Field Guides Aripuana Mammal Tour

15 Comments
  1. Venkat Sankar 6 months ago

    A bit miffed I can’t make this one as judging by the last trip, this should be absolutely fantastic! Btw, is Dwarf Manatee actually considered a separate species by any taxonomists? Though I suppose the fact that almost no one has gone to look can’t help…

    • Profile photo of Jon Hall Author
      Jon Hall 6 months ago

      Yes it should be fun. And we have been discussing your question. I think more work needs to be done on the Dwarf Manatee but it sounds like it should be a full species. It has very similar DNA to the bigger flavour, but according to Micah – who knows more than I do – “Van Roosmalen compared the skulls of the Dwarf Manatee and an immature Amazonian Manatee of similar size, pointing out that the Dwarf Manatee had worn out adult molars. Also, our local guide, Francis, has seen a mother about 1.5 m long swimming with a calf that he indicated was only about 1 ft long!”

    • Profile photo of geomalia
      geomalia 6 months ago

      Smithsonian research associate Daryl Domning questions his “discovery” of a dwarf manatee on an Amazon tributary. “There’s no doubt at all in my mind that his ‘new species’ is nothing but immature individuals of the common Amazonian manatee,” says Domning. “This is even confirmed by the DNA evidence he himself cites.”
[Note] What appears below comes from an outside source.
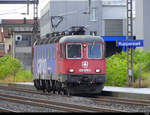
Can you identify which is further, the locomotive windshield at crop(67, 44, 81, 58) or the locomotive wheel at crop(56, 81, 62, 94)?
the locomotive wheel at crop(56, 81, 62, 94)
      https://www.smithsonianmag.com/science-nature/trials-of-a-primatologist-17248331/#qIek4ZhbcrC2YOGF.99

      • Profile photo of geomalia
        geomalia 6 months ago

        Have any of the 10+ “new species” Van Roosmalen has claimed since ~2002 been independently confirmed? He made several legitimate and impressive discoveries before then, but I haven’t seen any corroboration of his more recent claims.

        Also, how does one go about searching for Amazonian Manatee? They are so elusive that researchers have resorted to using sonar to locate them.

        • Profile photo of Jon Hall Author
          Jon Hall 6 months ago

          Did you see that Van Roosmalen has compared skulls of the dwarf manatee with immature adults of a similar size from elsewhere: the dwarf manatees had worn molars. So it sounds like they are not simply immature animals.

          Apparently there’s a creek we can reach at that time where they congregate so sightings seem pretty likely.

          I’ve only seen an Amazonian Manatee once ( near Tapiche) and then only fleetingly.

  2. Profile photo of Vladimir Dinets
    Vladimir Dinets 6 months ago

    I’ve seen them a few years ago and I’m 100% sure they shouldn’t be a full species. There is a lot of size variability in Aripuana and in other rivers, too. That said, they are a good subspecies and really nice animals to watch.

    • John Fox 6 months ago

      But then, you are a notorious lumper. I like splitting just because it is more fun!

  3. Profile photo of Alan D
    Alan D 6 months ago

    Hi Jon. My wife and I are interested in learning more when you know it.

  4. Micah Riegner 6 months ago

    Good to know. Whatever they turn out to be taxonomically, they’re still a fascinating case of dwarfism. I’d be curious to know too if there are any vocal differences between the taxa (apparently, manatees are pretty vocal!). Would make for an interesting study.

  5. Morten Joergensen 6 months ago

    Hi Jon. You can sign up Nozomi and myself as most interested in knowing more. We’ll pencil in the dates in our calendars …

  6. Kelly Siderio 6 months ago

    Hi Jon- my husband and I are interested in learning more. Looking forward to hearing about it!

  7. Curtis Hart 6 months ago

    Lindsay and I would be interested in hearing more when you know more.

  8. John Fox 6 months ago

    I am also interested in the trip.

  9. Michael 6 months ago

    Please also keep me updated on the trip, it is an area I have always wanted to visit. I may up looking for birds as well, though… 😉

  10. Elias Sadalla Filho 6 months ago

    Dear Jon,

    I am interested.
    Please keep me informed.

    P.S. Concerning the Dwarf Manatee: Its existence is not confirmed! It was described by Dr. Marc Van Roosmalen. I saw ssome of his photos.